### Exercise
Scan the listing below for "Alicante", then report every line that has it.

### Source information

________

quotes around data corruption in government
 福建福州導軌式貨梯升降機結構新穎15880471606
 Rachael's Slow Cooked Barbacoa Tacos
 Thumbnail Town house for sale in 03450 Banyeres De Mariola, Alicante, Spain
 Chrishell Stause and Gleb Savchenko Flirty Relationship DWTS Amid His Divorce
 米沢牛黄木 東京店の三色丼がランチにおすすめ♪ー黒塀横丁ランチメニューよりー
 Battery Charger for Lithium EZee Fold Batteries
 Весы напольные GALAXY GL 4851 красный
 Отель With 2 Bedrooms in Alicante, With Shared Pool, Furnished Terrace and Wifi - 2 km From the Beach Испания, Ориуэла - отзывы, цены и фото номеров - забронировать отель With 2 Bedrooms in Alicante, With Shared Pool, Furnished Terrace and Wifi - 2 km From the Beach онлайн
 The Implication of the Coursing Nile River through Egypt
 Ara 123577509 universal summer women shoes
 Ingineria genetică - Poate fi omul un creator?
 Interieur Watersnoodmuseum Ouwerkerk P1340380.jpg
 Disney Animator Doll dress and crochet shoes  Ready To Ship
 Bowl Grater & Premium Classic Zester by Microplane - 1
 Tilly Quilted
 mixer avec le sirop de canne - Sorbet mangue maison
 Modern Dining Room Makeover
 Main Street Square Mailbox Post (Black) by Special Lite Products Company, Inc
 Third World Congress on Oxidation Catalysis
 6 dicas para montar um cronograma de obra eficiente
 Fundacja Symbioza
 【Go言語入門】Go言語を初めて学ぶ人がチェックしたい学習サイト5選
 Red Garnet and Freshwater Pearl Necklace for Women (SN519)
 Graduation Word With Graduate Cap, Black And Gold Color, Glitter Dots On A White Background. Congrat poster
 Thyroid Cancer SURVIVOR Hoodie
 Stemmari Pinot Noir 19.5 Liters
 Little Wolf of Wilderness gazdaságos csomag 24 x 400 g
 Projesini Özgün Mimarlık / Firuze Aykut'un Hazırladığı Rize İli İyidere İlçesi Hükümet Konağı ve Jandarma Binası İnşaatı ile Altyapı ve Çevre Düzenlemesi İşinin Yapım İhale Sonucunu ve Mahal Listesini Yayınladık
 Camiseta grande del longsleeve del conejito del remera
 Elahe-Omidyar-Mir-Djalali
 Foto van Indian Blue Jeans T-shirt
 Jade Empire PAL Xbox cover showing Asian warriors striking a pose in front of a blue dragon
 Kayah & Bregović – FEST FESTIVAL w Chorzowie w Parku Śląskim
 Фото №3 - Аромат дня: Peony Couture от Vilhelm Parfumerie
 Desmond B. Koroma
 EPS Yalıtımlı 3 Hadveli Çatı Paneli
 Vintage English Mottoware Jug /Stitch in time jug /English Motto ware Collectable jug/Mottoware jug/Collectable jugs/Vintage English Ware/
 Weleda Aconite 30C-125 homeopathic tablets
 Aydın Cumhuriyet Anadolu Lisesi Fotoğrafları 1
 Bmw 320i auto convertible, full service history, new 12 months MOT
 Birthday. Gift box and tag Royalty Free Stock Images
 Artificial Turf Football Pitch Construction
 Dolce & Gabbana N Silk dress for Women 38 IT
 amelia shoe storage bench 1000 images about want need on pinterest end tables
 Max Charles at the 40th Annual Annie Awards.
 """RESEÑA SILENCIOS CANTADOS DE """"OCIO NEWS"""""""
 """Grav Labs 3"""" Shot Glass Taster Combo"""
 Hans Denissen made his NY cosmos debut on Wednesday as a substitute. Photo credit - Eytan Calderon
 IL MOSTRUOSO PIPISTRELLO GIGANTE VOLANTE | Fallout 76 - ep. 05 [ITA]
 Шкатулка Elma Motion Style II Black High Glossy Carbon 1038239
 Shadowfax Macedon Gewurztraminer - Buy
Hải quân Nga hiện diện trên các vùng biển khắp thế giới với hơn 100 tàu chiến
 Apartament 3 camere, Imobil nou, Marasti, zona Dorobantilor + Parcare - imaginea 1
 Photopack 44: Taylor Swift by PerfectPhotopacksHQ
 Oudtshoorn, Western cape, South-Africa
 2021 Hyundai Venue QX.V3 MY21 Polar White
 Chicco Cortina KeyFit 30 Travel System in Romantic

________

### Solution to this problem
 Thumbnail Town house for sale in 03450 Banyeres De Mariola, Alicante, Spain
 Отель With 2 Bedrooms in Alicante, With Shared Pool, Furnished Terrace and Wifi - 2 km From the Beach Испания, Ориуэла - отзывы, цены и фото номеров - забронировать отель With 2 Bedrooms in Alicante, With Shared Pool, Furnished Terrace and Wifi - 2 km From the Beach онлайн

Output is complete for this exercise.